Para responder a esse desafio, a metodologia recomenda passar ao Julgar, retomando o fundamento teológico das CEBs: o documento nº 25 da CNBB, de 1982, que define as CEBS como nova forma de ser Igreja.Esse documento foi recebido pelas CEBs como referência teológica porque assume e desenvolve o que já dizia sobre elas o Documento de Medellín, e não há motivos para deixa-lo no esquecimento – a menos que se esqueça também a recepção latino-americana do Concilio em 1968. Sobretudo, o julgar exige um confronto com as raízes da Igreja que gerou as CEBs: o processo histórico no qual a Igreja nasceu, se desenvolveu e, passando por momentos de reinvenção em diferentes conjunturas, institucionalizou-se. A História mostra que o núcleo bíblico das primeiras comunidades cristãs continua vivo e pode sustentar novas formas de ser Igreja.

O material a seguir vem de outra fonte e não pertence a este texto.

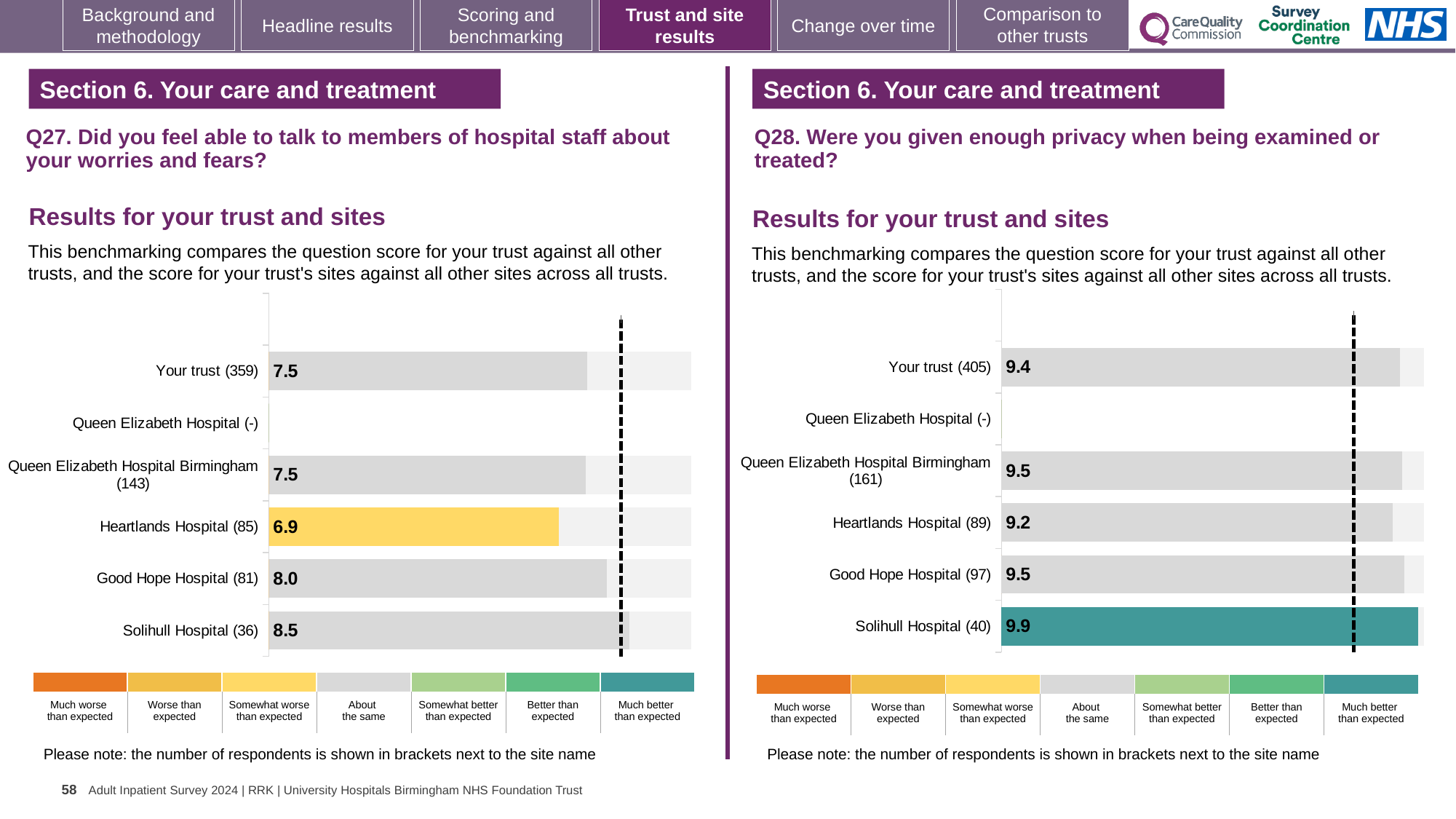
What kind of chart is used for the Q28 results on the right? bar chart In the Q27 chart on the left, what is the score for Heartlands Hospital? 6.9 In the Q27 chart on the left, which site has the highest score? Solihull Hospital In the Q28 chart on the right, what is the score for Solihull Hospital? 9.9 In the Q27 chart on the left, what is the difference between the scores for Solihull Hospital and Heartlands Hospital? 1.6 In the Q28 chart on the right, is the score for Good Hope Hospital larger or smaller than the score for Heartlands Hospital? larger In the Q28 chart on the right, which site has the lowest score? Heartlands Hospital In the Q28 chart on the right, what is the score for Your trust? 9.4 In the Q27 chart on the left, which bar is coloured yellow rather than grey? Heartlands Hospital In the Q27 chart on the left, what is the score for Your trust? 7.5 In the Q28 chart on the right, what is the difference between the scores for Solihull Hospital and Your trust? 0.5 In the Q27 chart on the left, which site has the lowest score? Heartlands Hospital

Enfim trata-se de agir: interpeladas a ser uma realidade eclesial mutante e dinâmica para dar conta de atender uma população mais diversificada do que no século passado, as CEBs precisam retomar o modelo dos anos 1970-90 – cancelado antes de realizar seu potencial – não para copiar, mas como fonte de inspiração criativa. Assim, devemos tomar as CEBs modelo 70-90 como sementes que precisam ser bem conservadas para desabrochar no tempo oportuno. Trata-se de guardar essa memória como semente!

Vejo duas possibilidades. A primeira, é para dioceses onde as CEBs contam com o apoio do bispo. Ele deve aproveitar todos os meios disponíveis na diocese para incentivá-las, ainda que enfrente a oposição de outros bispos, de parte do clero local e até da própria população católica. Sem recear divisões – pois todo processo de mudanças passa por momentos de ruptura – trata-se de incentivar a autonomia das CEBs como base da Igreja, colocando-se a paróquia como estrutura de serviço a elas. A outra possibilidade é – nas dioceses cujo bispo não favorece as CEBs – refugiar-se junto a algum Movimento de cunho ecumênico, onde também se cultive a espiritualidade político-libertadora, de modo a manter viva a semente das CEBs enquanto se aguarda um tempo favorável.

Em ambos os casos as CEBs nos anos 1970-90 seriam referência, não modelo a ser reproduzido, porque é outra a realidade que hoje vivemos. As referências estruturais – reflexão em grupo sobre a Palavra de Deus, celebrações enraizadas na realidade local, coordenação eleita e colegiada, e ação transformadora na sociedade – não podem ser abandonadas, mas sua forma de realização pode e deve ser adaptada aos tempos atuais. Há muito a ser criado nessa Caminhada!

Juiz de Fora, 24 de agosto de 2024.

Nos 80 anos de frei Betto,
arquiteto dos primeiros Encontros Intereclesiais de CEBs.


[1] Agradecendo muito a ele e ao Pe. Aquino Júnior pela leitura crítica à primeira versão deste texto.

[2] Expressão de. J. B. Libanio, referindo-se aos papas Pio VII a XII, que eu abrevio para os pontificados de Pio IX a Pio XII.